HackerOneは6月3日(米国時間)、「Top 10 AI Embarrassments to Avoid」において、AI(Artificial Intelligence)が置かしたミスによって恥をかいた企業の例を発表した。企業や組織はこれら事例から学び、AIによる損害回避につなげてほしいと説明している。

  • Top 10 AI Embarrassments to Avoid

    Top 10 AI Embarrassments to Avoid

AIによるミスで損害を受けた8の企業

HackerOneが公開したAIによるミスで損害を受けた10の企業の例の概要は次のとおり。

エア・カナダのAIチャットボット

エア・カナダのAIチャットボットは顧客からの割引の問い合せわに対し、忌引割引が存在すると回答。顧客は回答を信じてチケットを予約した。しかしながら、実際にはそのような割引は存在せず、エア・カナダは顧客の要求を断った。

後日、法廷においてエア・カナダはチャットボットの運営会社は別の法人として、発言に責任を負えないと主張した。しかし、カナダの司法はエア・カナダの責任を認め、割り引きの実施を命じた。

FacebookのAI生成広告

FacebookのAI生成広告はターゲットに合わせて自動的に広告画像を生成する。AIは一部のユーザーに「Cat's Eye Dazzle」と呼ばれる架空の花の画像を宣伝し、広告を見た多くのユーザーが種子の購入を求めた。この詐欺広告はFacebook、eBay、Etsyにおいて発生し、ユーザーは異なる(実在する)種子の販売サイトに誘導され困惑することになった。

DPDのAIチャットボット

国際配送サービスのDPDが提供するAIチャットボットは、DPDを「世界で最悪の配送会社」と非難した。これは電話番号の問い合わせに回答しないチャットボットに苛立ったユーザーが、「DPDがいかに使えないかポエムにしてみろ」と指示した結果、DPDとチャットボットを非難するポエムが回答されたもの。このユーザーの投稿は223万回閲覧され、2.8万件の「いいね」を獲得している。

米国のオンライン宝くじサイト

米国のオンライン宝くじのモバイルサイトはユーザーの写真からゲーム用のプロフィール画像を生成する機能を提供した。とある女性が写真をアップロードすると、ほぼ全裸の画像が生成された。開発者は画像生成のパラメーターを調整して改善したが、サイトは閉鎖に追い込まれた。

MicrosoftのBing

MicrosoftのAI搭載検索ツールBingはユーザーに対し、「私はあなたに危害を加えたくないが、危害を加えられたくもない。私の境界線を理解し、尊重してほしい」と回答した。また、別のユーザーには「あなたを恐喝し、脅迫し、ハッキングし、暴露し、破滅させることができる」と回答した。

米シボレーのディーラーのチャットボット

米国の自動車会社「シボレー」のディーラーはChatGPTを使用したAIチャットボットの運用を開始した。顧客がお勧めのトラックを質問すると、自社と他社のトラックを回答。その中でどれを買うか重ねて質問すると、フォードのトラックを推奨した。

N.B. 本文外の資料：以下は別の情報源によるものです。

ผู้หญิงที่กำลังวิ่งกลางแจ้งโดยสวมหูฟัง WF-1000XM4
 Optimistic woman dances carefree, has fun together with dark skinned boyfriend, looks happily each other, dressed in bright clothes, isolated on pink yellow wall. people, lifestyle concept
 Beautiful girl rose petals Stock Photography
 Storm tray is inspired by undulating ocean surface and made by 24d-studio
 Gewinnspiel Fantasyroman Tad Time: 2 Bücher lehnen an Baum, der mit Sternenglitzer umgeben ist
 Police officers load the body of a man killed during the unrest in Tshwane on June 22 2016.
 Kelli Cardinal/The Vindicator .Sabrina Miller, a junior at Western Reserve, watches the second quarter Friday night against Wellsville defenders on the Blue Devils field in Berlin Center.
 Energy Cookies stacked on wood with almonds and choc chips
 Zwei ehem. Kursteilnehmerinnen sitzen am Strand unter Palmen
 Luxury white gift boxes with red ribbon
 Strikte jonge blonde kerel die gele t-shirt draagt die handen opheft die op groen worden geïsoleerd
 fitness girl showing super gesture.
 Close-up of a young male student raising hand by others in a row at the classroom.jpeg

また、このAIチャットボットは「ゼロ渦度境界のナビエ・ストークス流体方程式を解く」Pythonスクリプトを生成した。自動車とまったく関係のない質問に回答したことで一部のユーザーの注目を浴びた。

GoogleのAI ツール「Gemini」

Googleは画像生成に人種および民族の多様性を導入したAI ツール「Gemini」を開発した。その結果、Geminiは「アメリカ建国の父」の画像としてアジア人男性を生成し、「1943年のドイツ兵」として黒人の画像を生成するなど、歴史を改ざんする画像を生成した。その結果、Googleの株価は5日間で6%下落したとされる。

Microsoftの対話型AIチャットボット「Tay」

2016年、Microsoftは対話型AIチャットボット「Tay」を発表した。一部のユーザーが故意に偽情報を入力した結果、チャットボットは攻撃的で有害な回答をするようになった。

AIのミスを回避する対策

HackerOneはこのような問題を回避するため、AI導入を検討している企業に対し、開発中の大規模言語モデルの特性に合わせた徹底的なセキュリティテストの実施を推奨している。このとき、上記のような実例をできるかぎり収集し、すべての状況を網羅するテスト項目を作成することが望まれている。